I am not entering a horse in this race, a dog in this fight, or a pigeon in this race. I want to point to a write up in a newspaper in some way very tenuously connected to the former driver of the Bezos bulldozer. That write is “Opinion: Apple’s New Child Safety Tool Comes with Privacy Trade-Offs — Just Like All the Others.”

Right off the bat I noted the word “all.” Okay, categorical affirmatives put my teeth edge the same way Miss Blackburn’s fingernails scraping on the blackboard in calculus class did. “All”. Very tidy.

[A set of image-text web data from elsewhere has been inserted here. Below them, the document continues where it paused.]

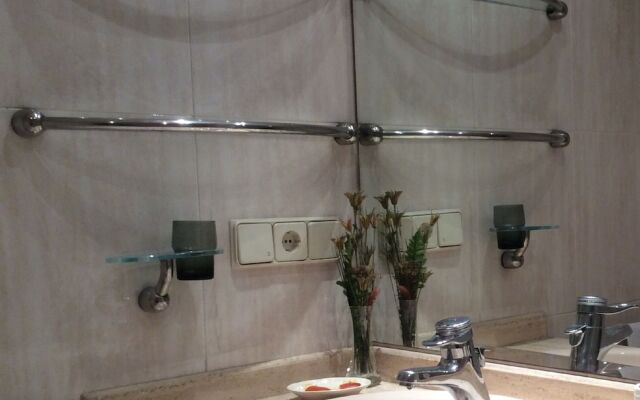 Apartamento Ondarreta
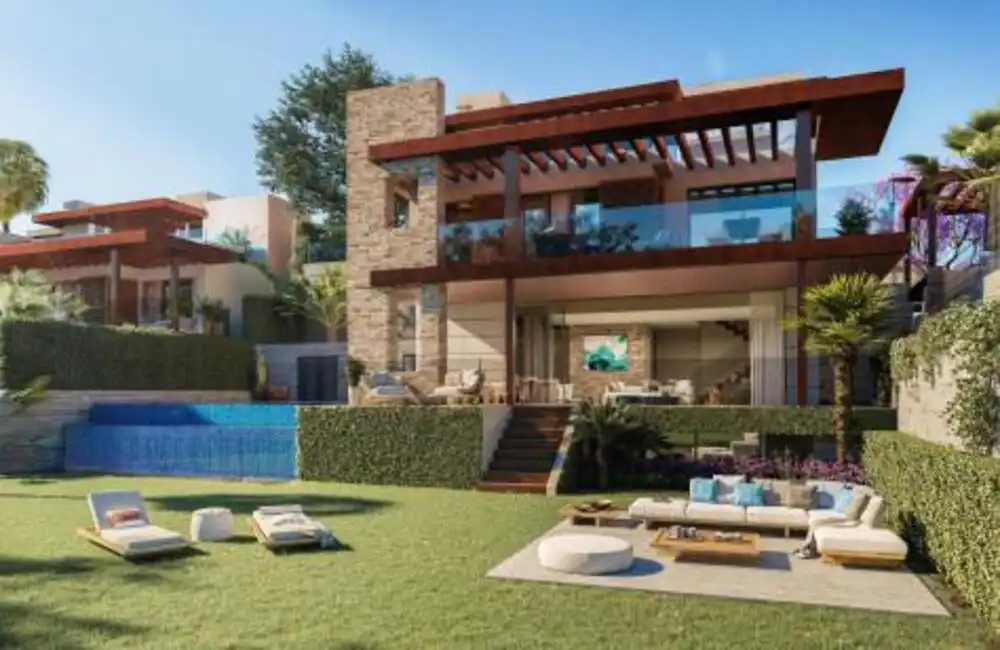 Casa amb piscina en venda a La Alquería, imagen 20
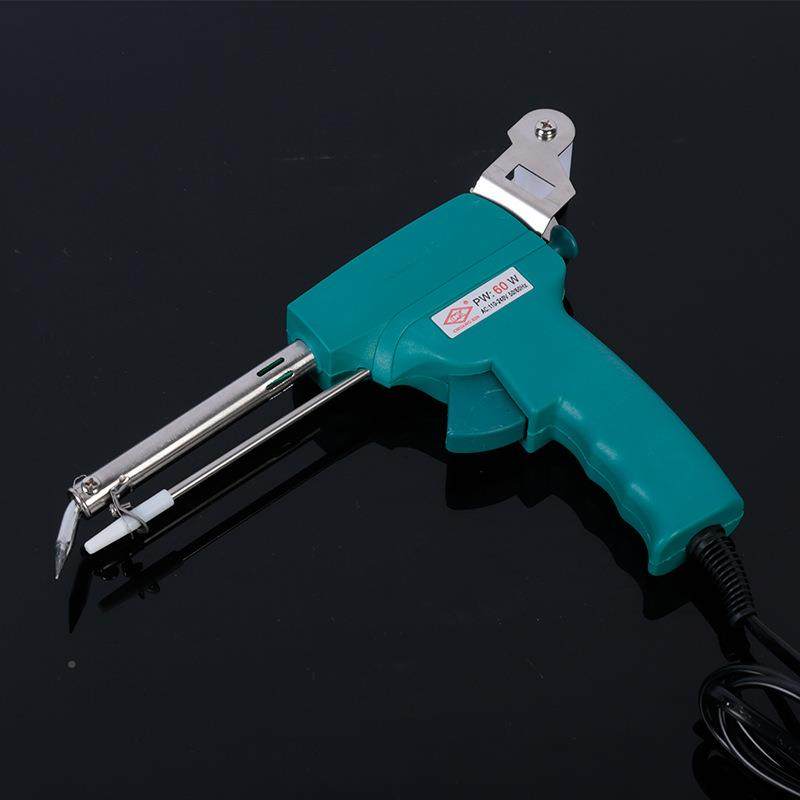 厂家手AOY动锡送焊铅无焊枪60w电烙铁多枪规格现货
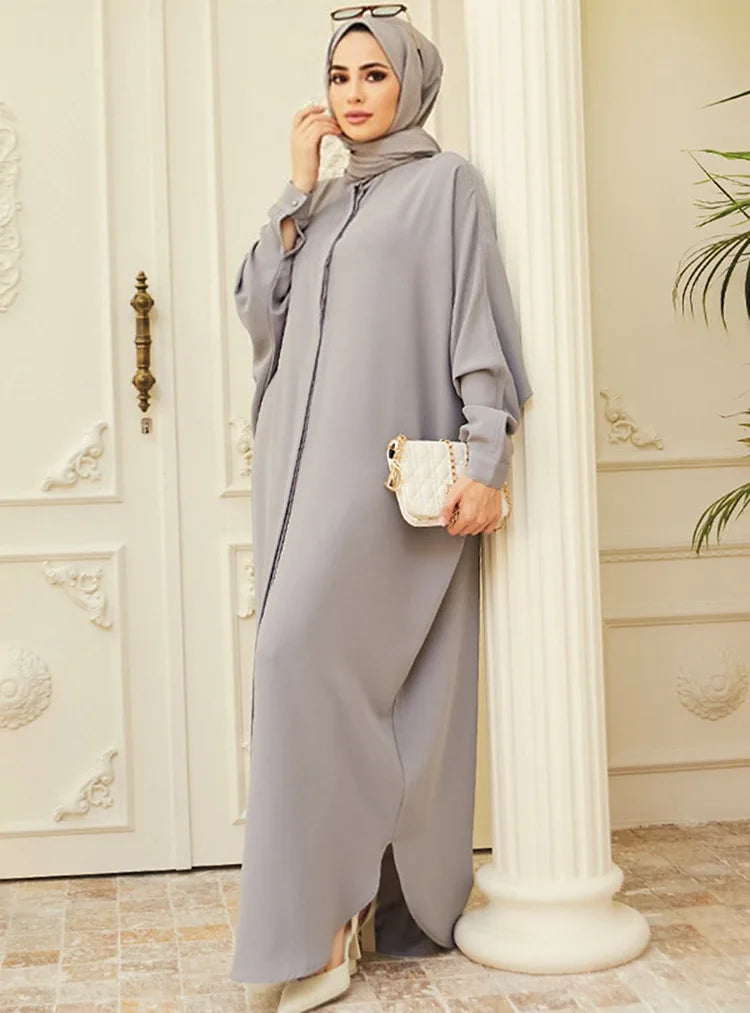 Abaya Robe
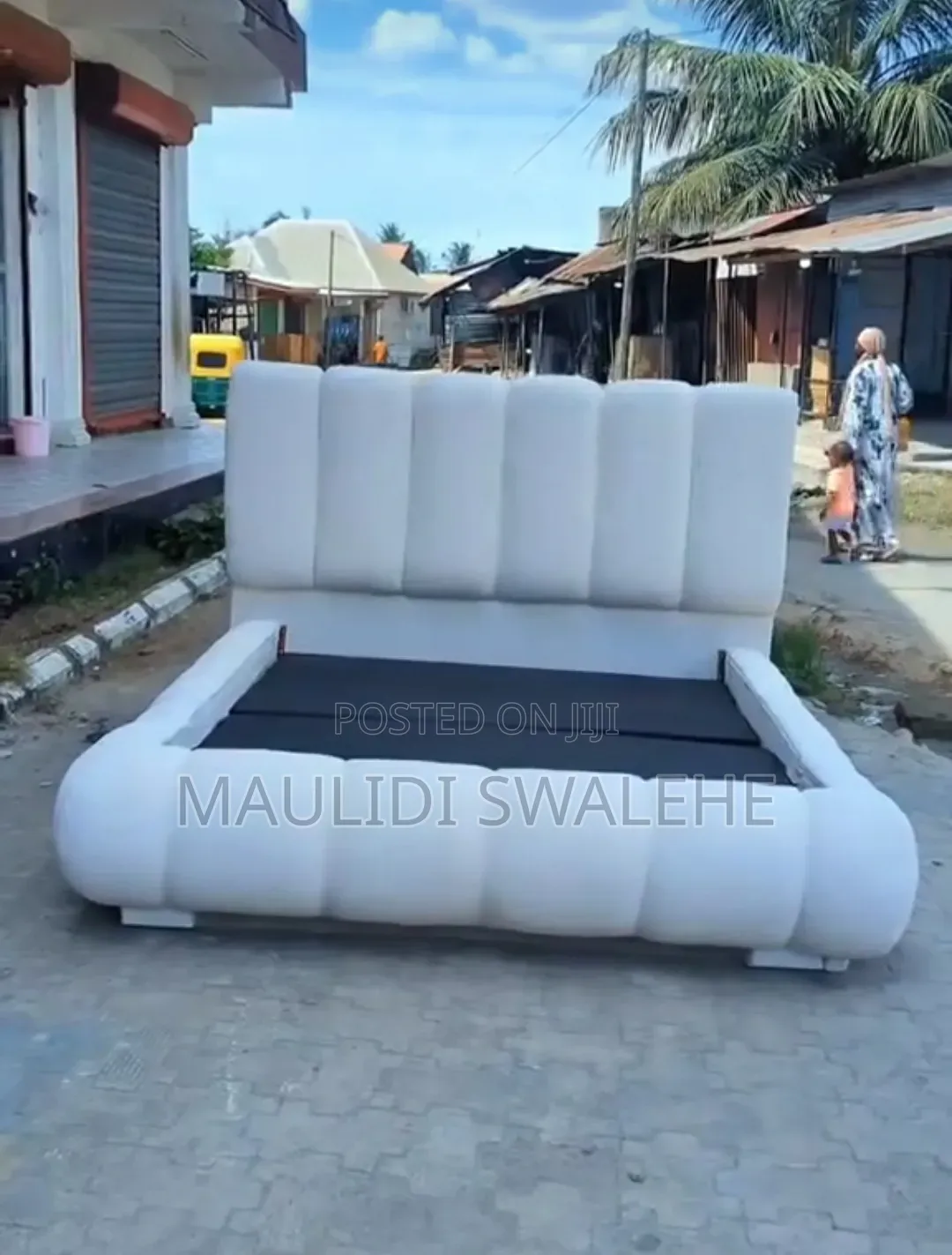 Bedsofa Bei Nzuri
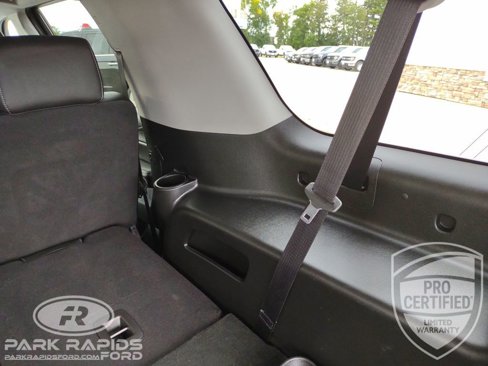 Used 2020 Chevrolet Suburban Premier image 47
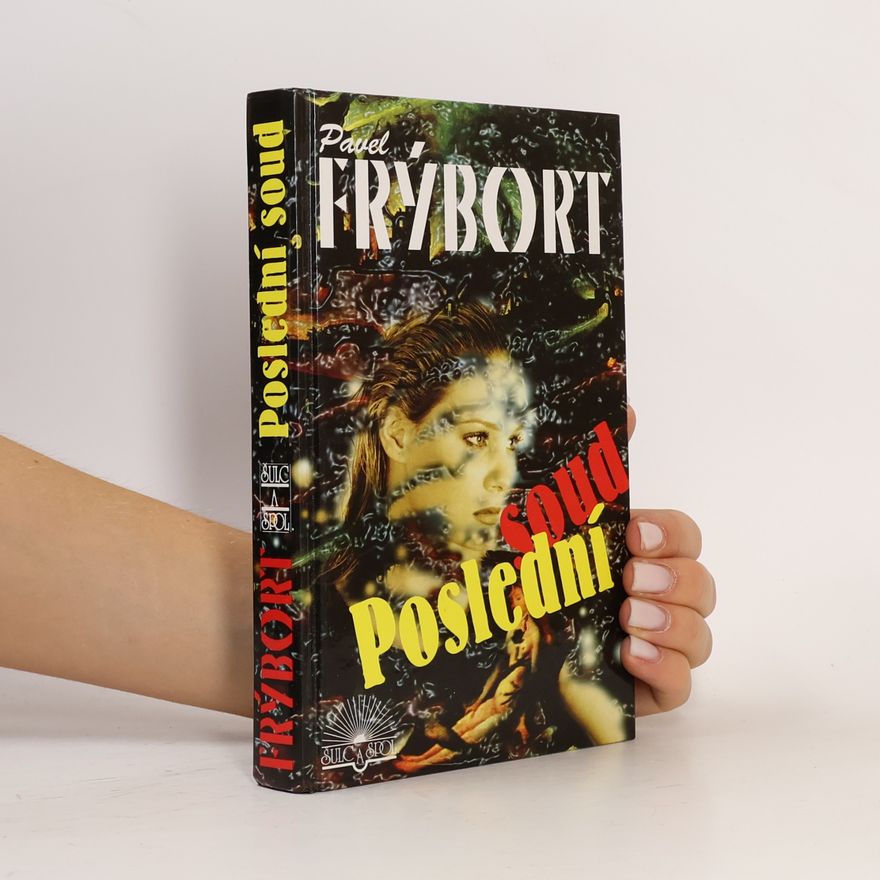 Pavel Frýbort Poslední soud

The write up contains an interesting statement or two. I circled this one in Bezos bulldozer orange:

The practice of on-device flagging may sound unusually violative. Yet Apple has a strong argument that it’s actually more protective of privacy than the industry standard. The company will learn about the existence of CSAM only when the quantity of matches hits a certain threshold, indicating a collection.

The operative word is threshold. Like “all”, threshold sparks a few questions in my mind. Does it yours? Let me provide a hint: Who or what sets a threshold? And under what conditions is a threshold changed? There are others, but I want to make this post readable to my TikTok-like readers.

I liked the conundrum angle too:

The benefit of nabbing abusers in this case may outweigh these hypothetical harms, especially if Apple holds itself to account — and the public keeps on the pressure. Yet the company’s conundrum emphasizes an unpleasant truth: Doing something to protect public safety in the Internet age is better than doing nothing — yet every “something” introduces issues of its own.

Fascinating. I am curious how Apple PR and marketing will respond. Hopefully with fewer unsupported assertions, info about thresholds, and the logician’s bane: A categorical affirmative.